# [Task brief]
Using the listing below, print the line containing "Flower Image Icon", the line containing "Drost Family Dairy", and each line between them, exactly and nothing else. Pictures stay out of the print.

# [Material shown]
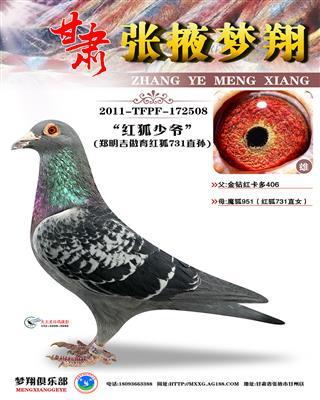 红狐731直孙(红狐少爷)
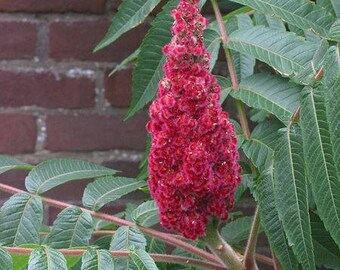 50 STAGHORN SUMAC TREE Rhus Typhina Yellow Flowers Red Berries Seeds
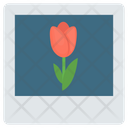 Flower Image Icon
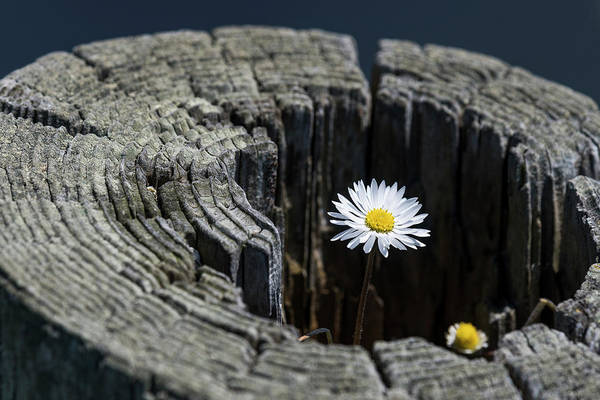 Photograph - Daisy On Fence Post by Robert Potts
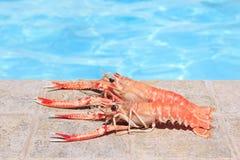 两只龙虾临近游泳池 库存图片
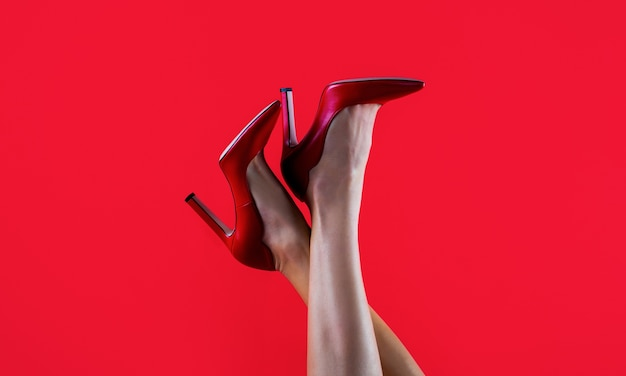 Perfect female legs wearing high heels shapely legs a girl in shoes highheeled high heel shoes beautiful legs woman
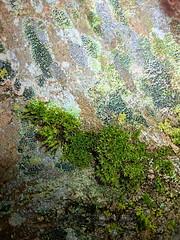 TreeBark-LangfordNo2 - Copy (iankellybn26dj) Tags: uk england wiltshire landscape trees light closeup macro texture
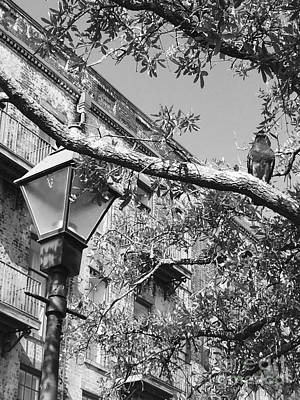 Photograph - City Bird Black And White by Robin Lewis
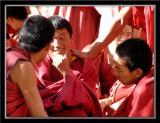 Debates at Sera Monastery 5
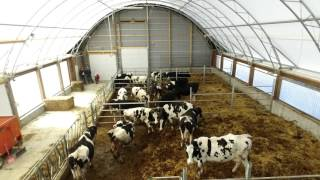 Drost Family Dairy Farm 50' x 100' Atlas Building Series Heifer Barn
---
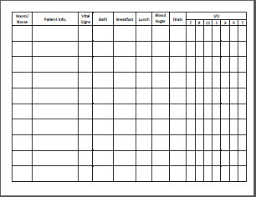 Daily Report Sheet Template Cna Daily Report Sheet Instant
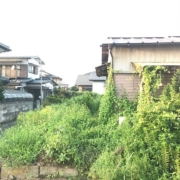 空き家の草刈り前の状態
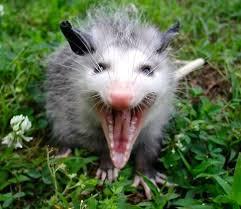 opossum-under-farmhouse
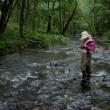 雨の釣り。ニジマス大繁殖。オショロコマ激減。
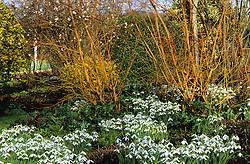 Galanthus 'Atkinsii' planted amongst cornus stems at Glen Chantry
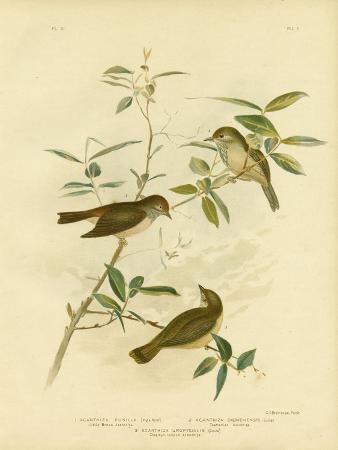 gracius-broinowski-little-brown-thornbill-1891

# [Expected output]
 Flower Image Icon
 Photograph - Daisy On Fence Post by Robert Potts
 两只龙虾临近游泳池 库存图片
 Perfect female legs wearing high heels shapely legs a girl in shoes highheeled high heel shoes beautiful legs woman
 TreeBark-LangfordNo2 - Copy (iankellybn26dj) Tags: uk england wiltshire landscape trees light closeup macro texture
 Photograph - City Bird Black And White by Robin Lewis
 Debates at Sera Monastery 5
 Drost Family Dairy Farm 50' x 100' Atlas Building Series Heifer Barn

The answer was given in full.